- [Problem details]: Look below for the line with "scientific name: Macaca nemestrina" and the line with "order: Didelphimorphia". Copy exactly those two lines and every line between, but not the pictures.

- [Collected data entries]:

════════

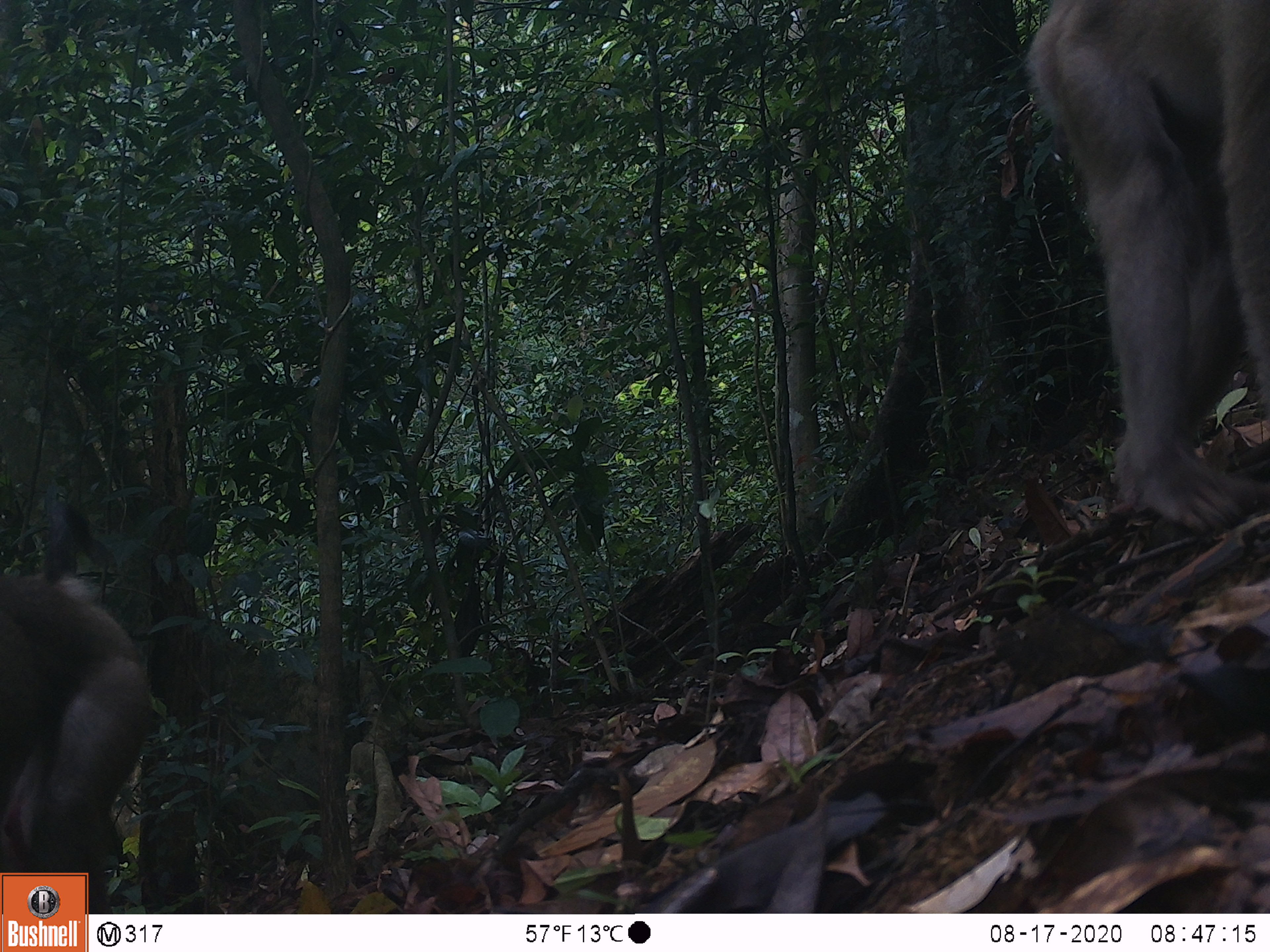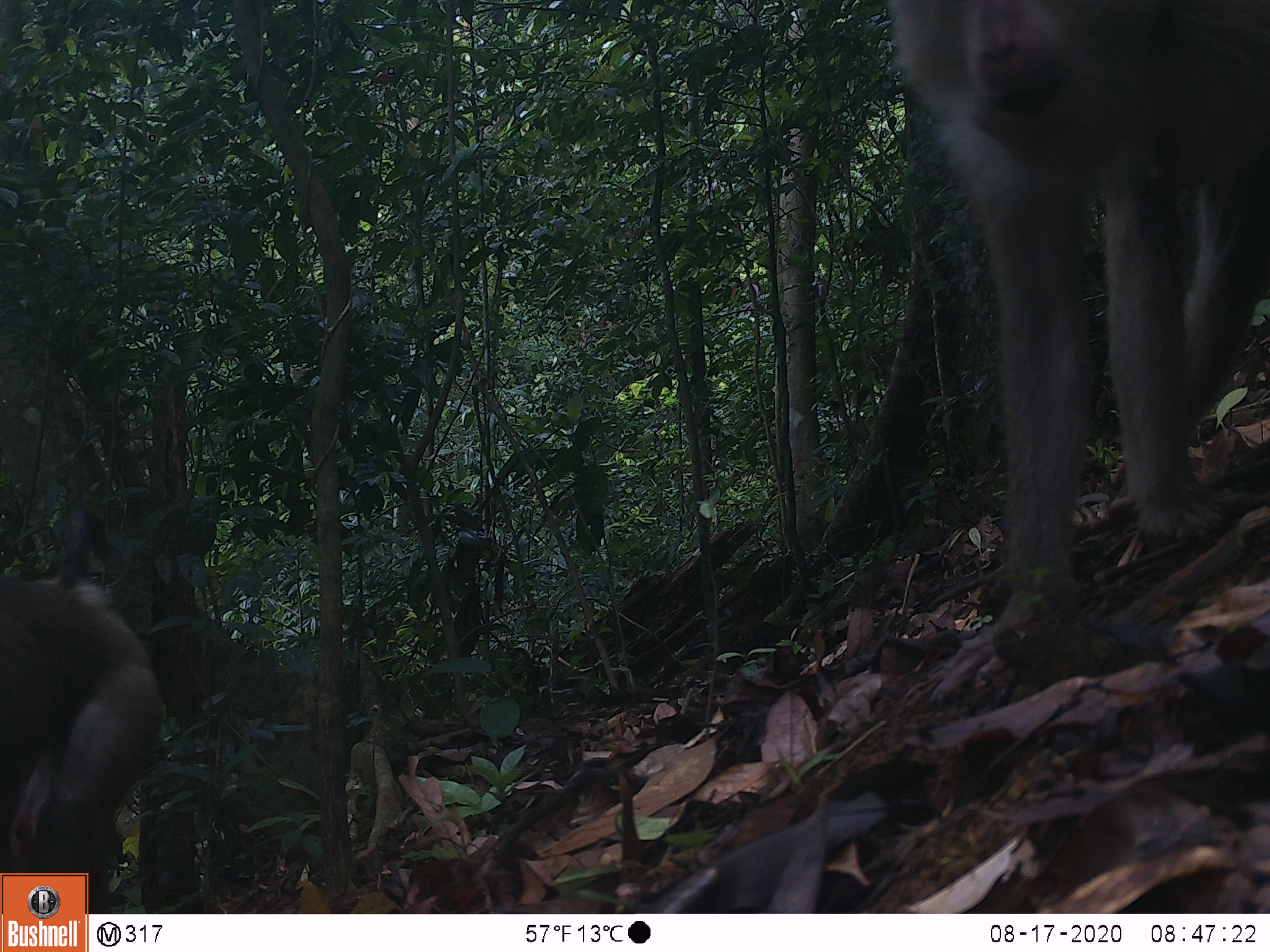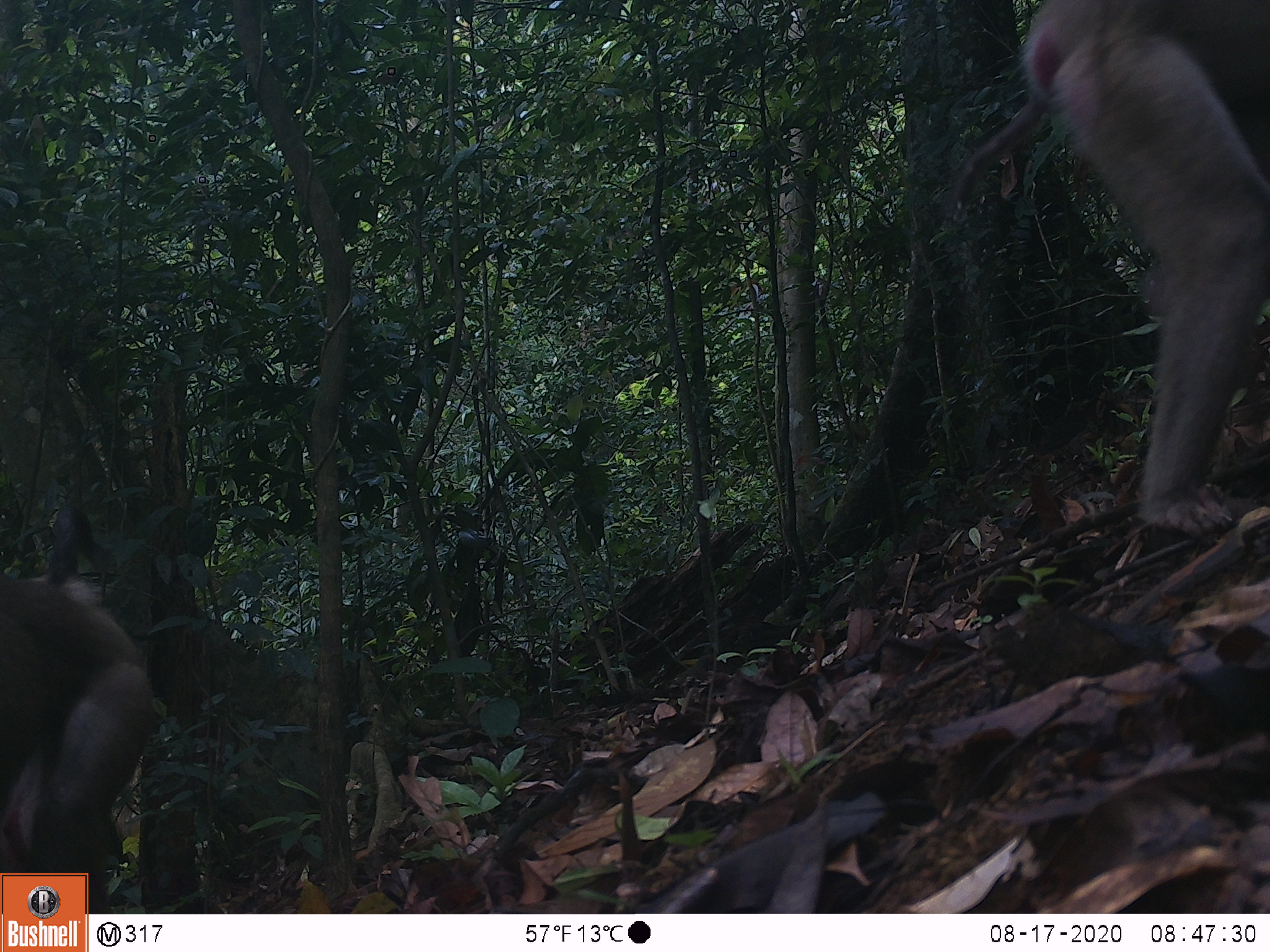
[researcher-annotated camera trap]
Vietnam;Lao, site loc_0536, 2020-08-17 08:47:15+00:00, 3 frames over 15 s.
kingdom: Animalia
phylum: Chordata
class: Mammalia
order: Primates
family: Cercopithecidae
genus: Macaca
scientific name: Macaca nemestrina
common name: pig-tailed macaque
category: pig tailed macaque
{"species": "pig tailed macaque (pig-tailed macaque) (Macaca nemestrina)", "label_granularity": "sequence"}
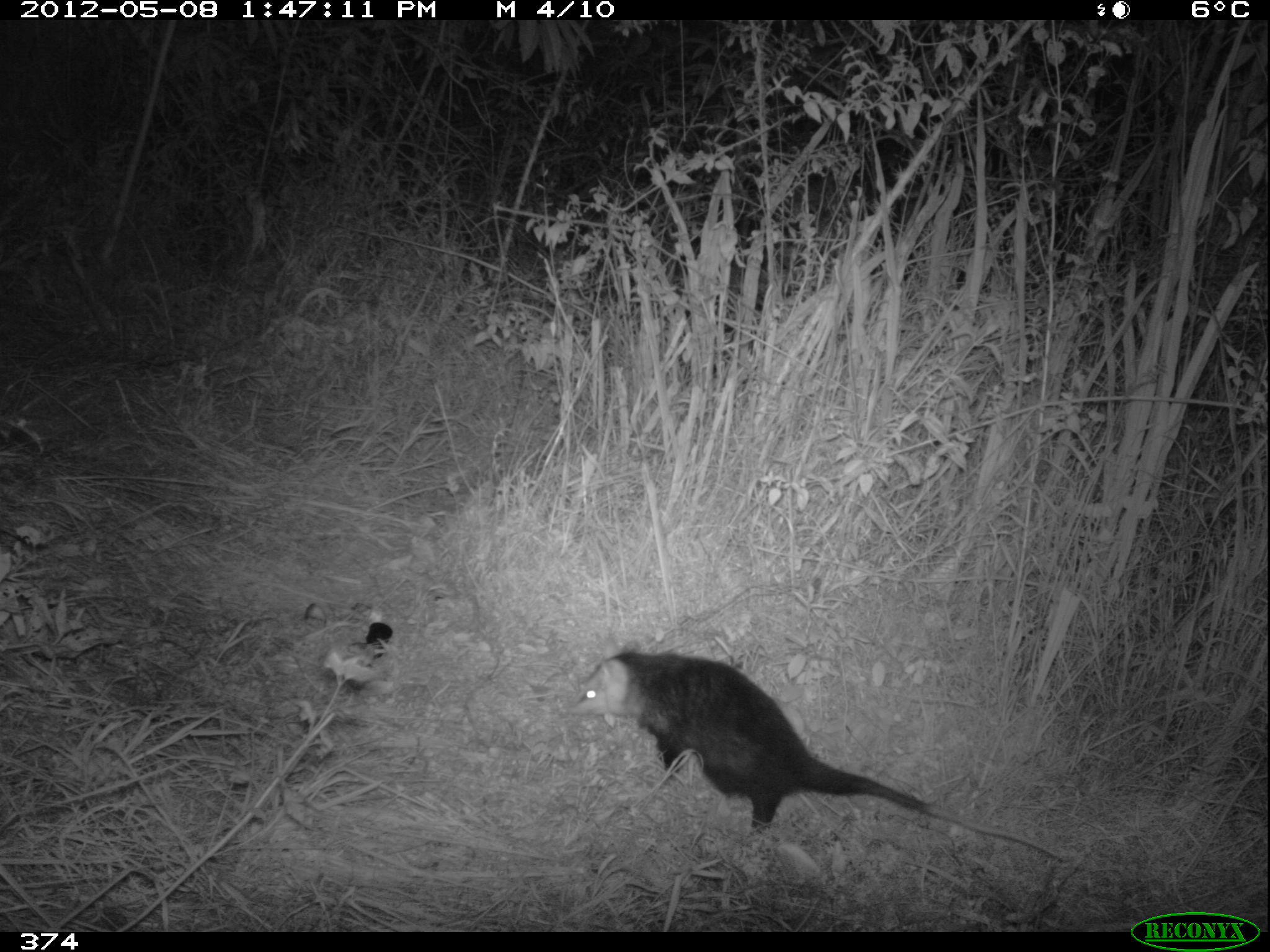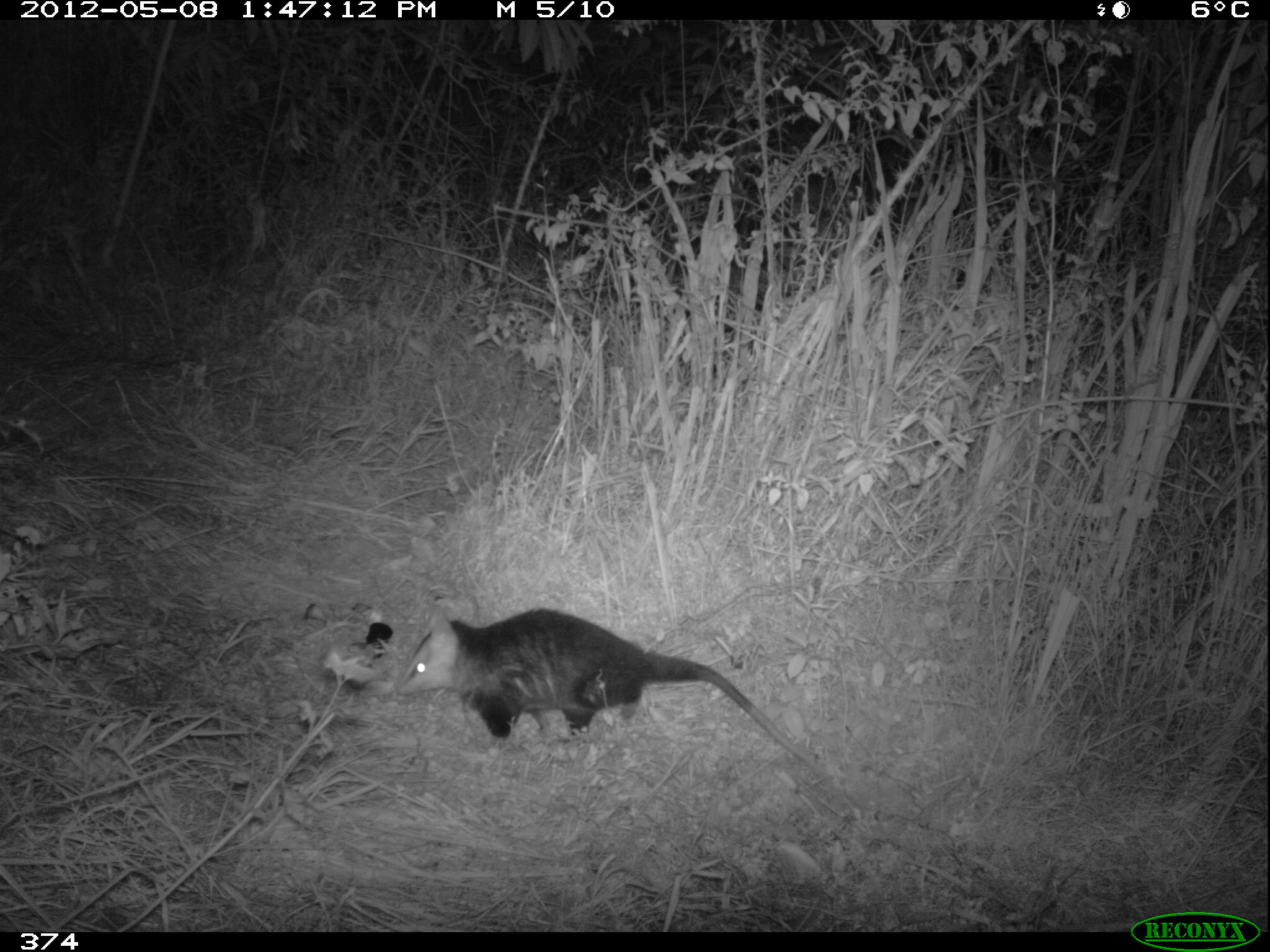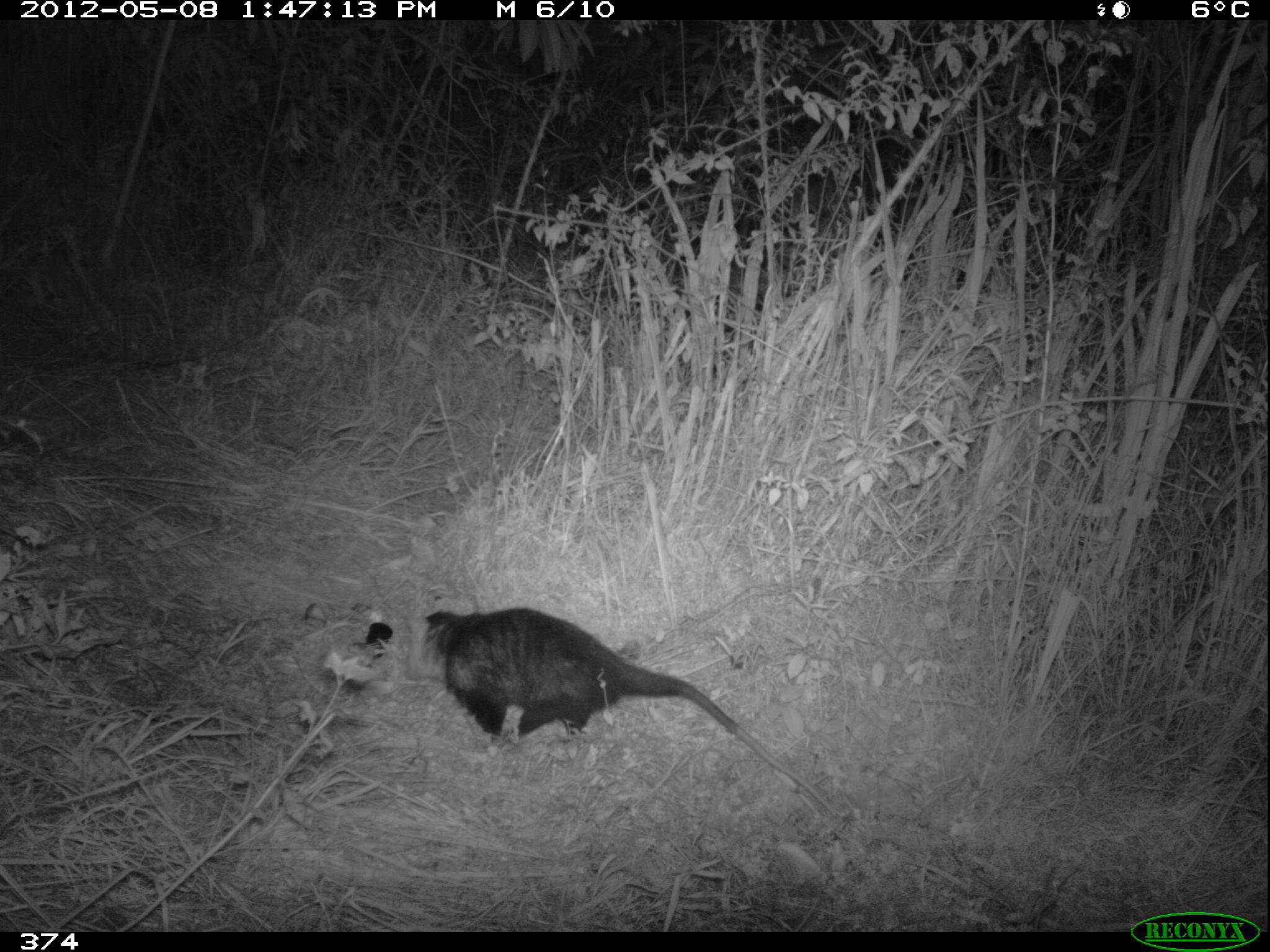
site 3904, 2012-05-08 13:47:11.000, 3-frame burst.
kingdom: Animalia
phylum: Chordata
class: Mammalia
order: Didelphimorphia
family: Didelphidae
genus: Didelphis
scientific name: Didelphis pernigra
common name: andean white-eared opossum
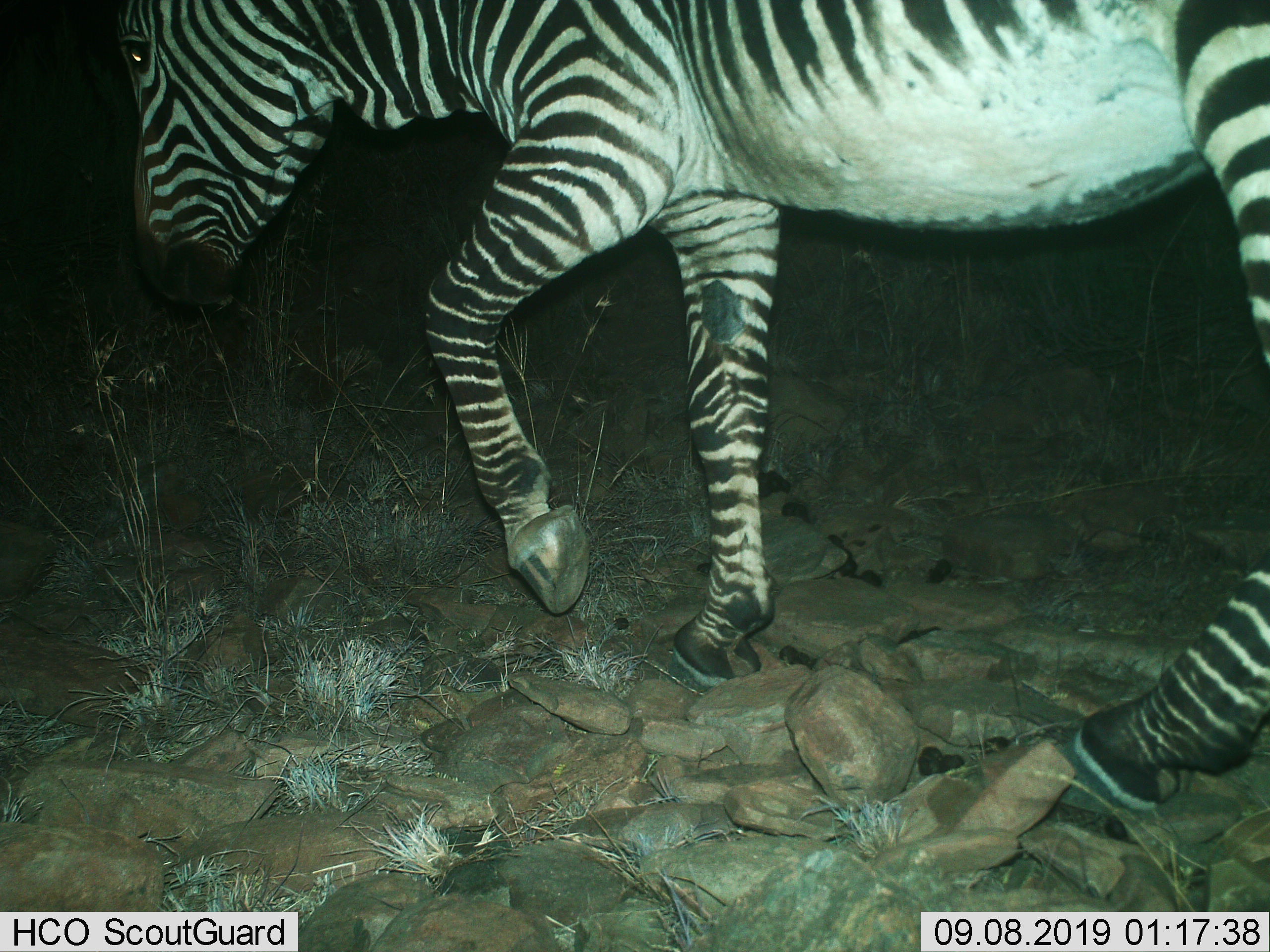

════════

- [Answer space]:
scientific name: Macaca nemestrina
common name: pig-tailed macaque
category: pig tailed macaque
{"species": "pig tailed macaque (pig-tailed macaque) (Macaca nemestrina)", "label_granularity": "sequence"}
site 3904, 2012-05-08 13:47:11.000, 3-frame burst.
kingdom: Animalia
phylum: Chordata
class: Mammalia
order: Didelphimorphia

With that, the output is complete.